Using the Ladder, we collected and examined the following outcomes for each perturbed and unperturbed sessions. 1) Average percentage of missteps, defined as steps in which the mouse made a faulty movement onto the lower misstep rung. 2) Average percentage of backsteps, defined as steps made in the direction opposite to that of the tail wind (backwards) in an attempt to return to the originating shelter box. 3) Average percentage of short steps, defined as steps made from one to the immediately next rung. 4) Average percentage of long steps, defined as steps made from one rung to the second next consecutive rung (skipping one rung). 5) Average percentage of jump steps, defined as steps made from one rung to the next third or more consecutive rungs (skipping two or more rungs). 6) Pre-perturbation step time, the time difference between subsequent rung activations immediately preceding the obstacle on the same side. 7) Post perturbation step time, the time difference between rung activation immediately preceding the obstacle and that immediately following the obstacle on the same side. During the first perturbed session, one will typically observe an increase in post perturbation step time, which signals the start of associative motor learning, when animals begin to adapt their gait/stepping pattern to overcome the obstacle. Over the following three perturbed sessions, intact mice associate the conditioning stimulus (high pitch warning tone) with the upcoming presentation of the obstacle and learn to modify their gait/steps by decreasing post perturbation step times thereby increasing speed to overcome the obstacle. While during unperturbed sessions there was no physical perturbation, post perturbation step times were measured based on the computer prediction of when and which a perturbation would have been presented but without physically presenting it. The post perturbation steptimes acquired during unperturbed sessions served as baseline measurements to compare with post-perturbation step times obtained across perturbed sessions.

4.3. Rotarod task

In another a different mouse, we used an accelerating Rotamex-5 System rotarod (Columbus Instruments, Columbus, OH) to evaluate balance and motor coordination in SCD mice (16–20 weeks of age) measuring latency to fall from the rotating spindle as described (Fasipe et al., 2004). All mice underwent training consisting of walking on the rotating rod for 30 seconds at two revolutions per minute (rpm). After the training phase, mice went through a series of three sequential trials 15 min apart. During each trial, the rod was set to accelerate at 0.1 rpm/second starting at 2 rpm. Latency to fall (in seconds) was recorded for each trial.

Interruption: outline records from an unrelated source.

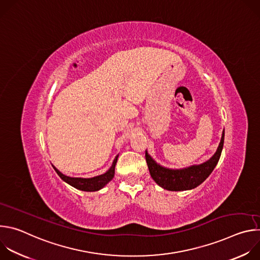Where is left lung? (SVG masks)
I'll list each match as a JSON object with an SVG mask.
<instances>
[{
  "mask_svg": "<svg viewBox=\"0 0 260 260\" xmlns=\"http://www.w3.org/2000/svg\"><path fill=\"white\" fill-rule=\"evenodd\" d=\"M223 143L224 131L222 133L221 141L217 148L216 153L208 161L183 170H170L160 167L150 157L147 151L145 152V158L152 179L160 187L171 191L188 190L199 186L213 172L220 158L222 148H223Z\"/></svg>",
  "mask_w": 260,
  "mask_h": 260,
  "instance_id": "left-lung-1",
  "label": "left lung"
}]
</instances>
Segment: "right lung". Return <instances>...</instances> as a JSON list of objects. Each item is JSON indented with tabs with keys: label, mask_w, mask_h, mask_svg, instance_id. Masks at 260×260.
Returning a JSON list of instances; mask_svg holds the SVG:
<instances>
[{
	"label": "right lung",
	"mask_w": 260,
	"mask_h": 260,
	"mask_svg": "<svg viewBox=\"0 0 260 260\" xmlns=\"http://www.w3.org/2000/svg\"><path fill=\"white\" fill-rule=\"evenodd\" d=\"M117 158L118 155L115 157L112 167L110 168V170L108 172H106L105 174L101 175V176H96L93 178H88V179H83V178H71L68 176H64L63 174H61L57 169H55L53 167V169L55 170V172L57 173V175L68 184H70L71 186L75 187L79 190L82 191H98L101 188H103L105 185L110 182L111 180L113 179L114 174H115V165L117 162Z\"/></svg>",
	"instance_id": "right-lung-1"
}]
</instances>
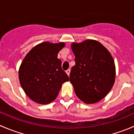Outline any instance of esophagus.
Segmentation results:
<instances>
[{
	"label": "esophagus",
	"mask_w": 134,
	"mask_h": 134,
	"mask_svg": "<svg viewBox=\"0 0 134 134\" xmlns=\"http://www.w3.org/2000/svg\"><path fill=\"white\" fill-rule=\"evenodd\" d=\"M70 72H71V70H70L69 69H67V71H66V73H67V75H68V76H69V75H70Z\"/></svg>",
	"instance_id": "esophagus-1"
}]
</instances>
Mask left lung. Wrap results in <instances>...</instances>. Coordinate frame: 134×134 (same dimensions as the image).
Wrapping results in <instances>:
<instances>
[{
    "label": "left lung",
    "instance_id": "obj_1",
    "mask_svg": "<svg viewBox=\"0 0 134 134\" xmlns=\"http://www.w3.org/2000/svg\"><path fill=\"white\" fill-rule=\"evenodd\" d=\"M75 65L71 69L70 82L77 97L86 104L104 98L114 84L115 66L111 55L100 43L87 40L72 43Z\"/></svg>",
    "mask_w": 134,
    "mask_h": 134
}]
</instances>
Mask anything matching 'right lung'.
<instances>
[{"label":"right lung","instance_id":"obj_1","mask_svg":"<svg viewBox=\"0 0 134 134\" xmlns=\"http://www.w3.org/2000/svg\"><path fill=\"white\" fill-rule=\"evenodd\" d=\"M65 46L62 42H43L35 46L21 63L19 70L20 83L26 95L36 103L52 102L62 83L69 80L58 58V54Z\"/></svg>","mask_w":134,"mask_h":134}]
</instances>
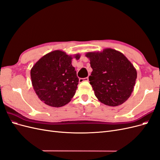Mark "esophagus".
<instances>
[{"instance_id":"34e87169","label":"esophagus","mask_w":160,"mask_h":160,"mask_svg":"<svg viewBox=\"0 0 160 160\" xmlns=\"http://www.w3.org/2000/svg\"><path fill=\"white\" fill-rule=\"evenodd\" d=\"M89 81V77H85V78H80L79 79V83H82L83 81Z\"/></svg>"}]
</instances>
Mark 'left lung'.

In yet a different cohort of Townes mice, we used dexmedetomidine at analgesic doses (Funai et al., 2014; Rangel et al., 2012) to investigate whether pain could affect performance on the rotarod. After baseline measurement (Trial one), control and homozygous Townes were subcutaneously injected with dexmedetomidine 5μg/kg or vehicle. Fifteen and 35 minutes after the injection, mice went through trials two and three on the rotarod and latency to fall was recorded.

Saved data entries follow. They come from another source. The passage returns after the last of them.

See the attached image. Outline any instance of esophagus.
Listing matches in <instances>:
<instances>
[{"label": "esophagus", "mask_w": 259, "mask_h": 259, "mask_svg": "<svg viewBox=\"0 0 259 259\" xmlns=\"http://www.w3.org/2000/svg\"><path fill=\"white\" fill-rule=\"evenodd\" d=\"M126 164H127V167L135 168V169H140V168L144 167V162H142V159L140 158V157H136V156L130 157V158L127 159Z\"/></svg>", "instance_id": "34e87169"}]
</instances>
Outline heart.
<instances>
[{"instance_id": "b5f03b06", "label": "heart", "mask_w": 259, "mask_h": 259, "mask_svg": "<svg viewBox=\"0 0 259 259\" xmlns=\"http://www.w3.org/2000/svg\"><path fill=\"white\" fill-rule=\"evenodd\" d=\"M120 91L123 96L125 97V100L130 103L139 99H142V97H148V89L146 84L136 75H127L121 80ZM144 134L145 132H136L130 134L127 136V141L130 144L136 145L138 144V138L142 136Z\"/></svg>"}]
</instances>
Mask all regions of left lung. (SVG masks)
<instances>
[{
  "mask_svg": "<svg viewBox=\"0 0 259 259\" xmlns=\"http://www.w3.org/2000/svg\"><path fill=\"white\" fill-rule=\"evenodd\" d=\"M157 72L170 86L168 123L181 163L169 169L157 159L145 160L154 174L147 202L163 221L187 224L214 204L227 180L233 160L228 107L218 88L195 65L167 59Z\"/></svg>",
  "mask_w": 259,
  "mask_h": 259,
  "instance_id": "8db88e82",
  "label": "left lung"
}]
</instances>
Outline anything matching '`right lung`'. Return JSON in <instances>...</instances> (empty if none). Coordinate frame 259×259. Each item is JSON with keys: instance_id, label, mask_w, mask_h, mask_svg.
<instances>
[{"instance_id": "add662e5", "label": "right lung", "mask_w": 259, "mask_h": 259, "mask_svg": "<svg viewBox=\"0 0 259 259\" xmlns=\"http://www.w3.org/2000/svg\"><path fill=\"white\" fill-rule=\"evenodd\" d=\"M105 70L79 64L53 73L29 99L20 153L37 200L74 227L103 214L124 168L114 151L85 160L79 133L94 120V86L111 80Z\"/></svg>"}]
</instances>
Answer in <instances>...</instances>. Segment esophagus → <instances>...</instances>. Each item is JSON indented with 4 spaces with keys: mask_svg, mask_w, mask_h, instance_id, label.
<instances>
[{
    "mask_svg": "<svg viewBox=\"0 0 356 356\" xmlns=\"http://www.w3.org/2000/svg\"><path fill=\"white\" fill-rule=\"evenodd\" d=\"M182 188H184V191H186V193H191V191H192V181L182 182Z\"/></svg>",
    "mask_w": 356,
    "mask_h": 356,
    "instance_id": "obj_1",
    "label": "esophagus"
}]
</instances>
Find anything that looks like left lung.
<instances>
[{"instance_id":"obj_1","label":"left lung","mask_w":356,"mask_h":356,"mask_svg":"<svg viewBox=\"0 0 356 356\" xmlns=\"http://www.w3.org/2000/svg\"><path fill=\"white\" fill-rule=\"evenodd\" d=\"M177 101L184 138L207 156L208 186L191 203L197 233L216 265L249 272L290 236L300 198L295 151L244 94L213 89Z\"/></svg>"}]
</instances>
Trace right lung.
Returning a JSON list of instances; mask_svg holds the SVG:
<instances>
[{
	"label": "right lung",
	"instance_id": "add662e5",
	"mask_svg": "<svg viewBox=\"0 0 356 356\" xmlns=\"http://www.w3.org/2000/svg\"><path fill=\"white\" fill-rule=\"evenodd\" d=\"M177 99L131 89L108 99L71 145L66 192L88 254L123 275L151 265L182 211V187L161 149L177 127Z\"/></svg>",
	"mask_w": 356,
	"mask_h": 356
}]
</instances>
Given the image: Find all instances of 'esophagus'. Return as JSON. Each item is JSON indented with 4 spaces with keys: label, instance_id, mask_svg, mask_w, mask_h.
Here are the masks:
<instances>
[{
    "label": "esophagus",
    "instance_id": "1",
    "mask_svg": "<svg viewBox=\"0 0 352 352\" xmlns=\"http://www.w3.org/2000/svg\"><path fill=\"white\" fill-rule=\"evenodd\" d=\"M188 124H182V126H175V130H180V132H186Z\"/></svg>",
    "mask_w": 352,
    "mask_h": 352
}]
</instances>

4.4. Transmission electron microscopy

Brain sections approximately 1 mm3 were fixed for 48 hrs at 4°C in 2.5% glutaraldehyde and 1% paraformaldehyde in 0.1M cacodylate buffer (pH 7.4) and washed with cacodylate buffer three times. The tissues were fixed with 1% OsO4 for two hours, washed again with 0.1M cacodylate buffer three times, washed with water and placed in 1% uranyl acetate for one hour. The tissues were subsequently serially dehydrated in ethanol and propylene oxide and embedded in EMBed 812 resin (Electron Microscopy Sciences, Hatfield, PA, USA). Thin sections, approx. 80 nm, were obtained by utilizing the Leica ultracut-UCT ultramicrotome (Leica, Deerfield, IL, USA) and placed onto 300 mesh copper grids and stained with saturated uranyl acetate in 50% methanol and then with lead citrate. The grids were viewed with a JEM-1200EXII electron microscope (JEOL Ltd, Tokyo, Japan) at 80kV and images were recorded on the XR611M, mid mounted, 10.5M pixel, CCD camera (Advanced Microscopy Techniques Corp, Danvers, MA, USA).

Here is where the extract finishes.